How Hyper-V can seem to lose your data

I’m sure it can really lose your data as well, but in this case “seem” is the appropriate word. I’ve been messing around with Hyper-V and one of my test machines is a SharePoint server. I started this up and found I could not access it over the network. On further investigation, it turned out to be a broken trust relationship with the Domain Controller. In other words, on attempting to log on with domain credentials I got the message:

The trust relationship between this workstation and the primary domain failed

The official advice when confronted with this problem is to remove and re-join it to the domain, creating a new computer account. I did so. Logged on, and was disappointed to discover that SharePoint was now empty. Worse still, even checking out the SQL Server databases did not uncover them. All my documents had vanished.

It turned out that I had done the wrong thing. What had really happened is that Hyper-V had been saving my changes on that virtual hard drive to a “differencing disk”, a file with an .avhd extension. This is part of the Hyper-V snapshot system. Somehow, Hyper-V had forgotten the differencing disk, and started up my SharePoint VM using the last fully merged copy of the drive, which was over a month old. My drive had gone back in time, so the data had gone.

The solution was to restore the old parent .vhd from backup, and then manually merge it with the differencing file. Step by step instructions are here. Since I had deleted the original computer account, I then had to remove and rejoin the machine to the domain a second time. All was well and my data reappeared.

The bug here is how Hyper-V managed to start with an old version of the virtual hard drive in the first place. I can imagine this causing panic if it occurs in production – and once you start writing new, important data to the old version you are really in trouble. I was lucky that the discrepancy was severe enough that Active Directory complained.

Virtualization may be wonderful; but it also introduces new problems of its own.

The other lesson is that those .vhd files in C:\Users\Public\Public Documents\Hyper-V\Virtual Hard Disks do not necessarily contain your latest data. You also need to consider the .avhd files stored handily at C:\Program Data\Microsoft\Windows\Hyper-V\Snapshots.

Technorati tags: , , ,

6 thoughts on “How Hyper-V can seem to lose your data”

  1. Tim,

    I’m having a discussion with a colleague and we are wondering…

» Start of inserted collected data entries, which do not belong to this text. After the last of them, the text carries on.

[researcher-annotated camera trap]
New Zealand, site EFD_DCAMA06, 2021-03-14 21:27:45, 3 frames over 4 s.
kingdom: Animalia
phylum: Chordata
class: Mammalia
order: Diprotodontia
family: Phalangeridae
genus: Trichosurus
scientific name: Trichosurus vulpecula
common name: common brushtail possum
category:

    Are you saying that “in doing the wrong thing” that you should have first merged the differencing files and therefore you would not have needed to rejoin the domain and also SharePoint and SQL would’ve been intact and that this is normal?

    Or, are you saying “what had really happened” is that Hyper V truly forgot about the differencing files upon the initial boot which produced the “The trust relationship between this workstation and the primary domain failed” and the problems with SQL and SharePoint?

  2. Hi Greg

    I’m saying that I needn’t have deleted the computer account. If I’d realised what had happened, I could just have merged the differencing files and it would have been fine.

    This is not normal though. So your second statement is true as well.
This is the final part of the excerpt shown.